## Tasks to carry out
- A) List every score name that the forum thread about the Windows Experience Index says appears between the 'winspr' tags.
- B) In the forum thread about the Windows Experience Index, reproduce everything from "# ncrease your" down to "are still unknown.", swapping "notepad" for "WordPad".
- C) Pick up the forum thread about the Windows Experience Index where it stops and write the next part.

## Source document
BEGIN
# ncrease your WEI score... manually! (performance index), Windows Experience Index



## Ankur Mittal (May 15, 2007)

Navigate to C:\Windows\Performance\WinSAT\DataStore\xxxx-xx-xx xx.xx.xx.xxx Assessment.WinSAT.xml. Open it with notepad. Approximately one 'paragraph' down, you will see listings between the 'winspr' tags. These listings include 'system score', 'memoryscore', 'cpuscore', 'cpusubaggscore', 'videoencodescore', 'graphicsscore', 'gamingscore', and 'diskscore'. Simply change the value that appears between the opening and closing tags. Changing your graphics score to be over 3.0 allows you to have themes for the photo screensaver. Other effects are still unknown.

Have fun!


----------



## sam_1710 (May 15, 2007)

Please mention the source buddy... 
This is the cached version of the post!! 

*72.14.235.104/search?q=cache:_Yk16......+manually!&hl=en&ct=clnk&cd=1&client=opera


----------



## iMav (May 15, 2007)
END
## Supplied material
BEGIN
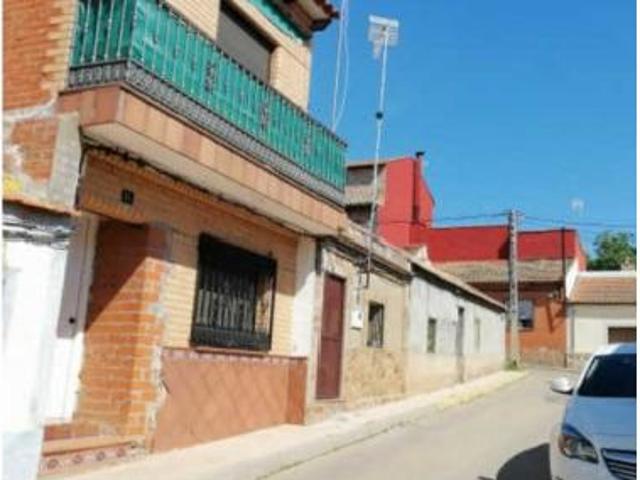 Piso en venta en Porzuna, Castilla-La Mancha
END
## Task-by-task results
- A)
- system score
- memoryscore
- cpuscore
- cpusubaggscore
- videoencodescore
- graphicsscore
- gamingscore
- diskscore

- B)
# ncrease your WEI score... manually! (performance index), Windows Experience Index



## Ankur Mittal (May 15, 2007)

Navigate to C:\Windows\Performance\WinSAT\DataStore\xxxx-xx-xx xx.xx.xx.xxx Assessment.WinSAT.xml. Open it with WordPad. Approximately one 'paragraph' down, you will see listings between the 'winspr' tags. These listings include 'system score', 'memoryscore', 'cpuscore', 'cpusubaggscore', 'videoencodescore', 'graphicsscore', 'gamingscore', and 'diskscore'. Simply change the value that appears between the opening and closing tags. Changing your graphics score to be over 3.0 allows you to have themes for the photo screensaver. Other effects are still unknown.

- C)
but wats the point ... the true experience is gonna be what it is ... so ur actually foolng only urself


----------



## Ankur Mittal (May 15, 2007)

U get some new screensavers if Ur rating is less than 3 and increase it and we aren't just fooling ourselves,we know what our computer is but it looks good and U can ofcourse show off to Ur friends.


----------



## iMav (May 15, 2007)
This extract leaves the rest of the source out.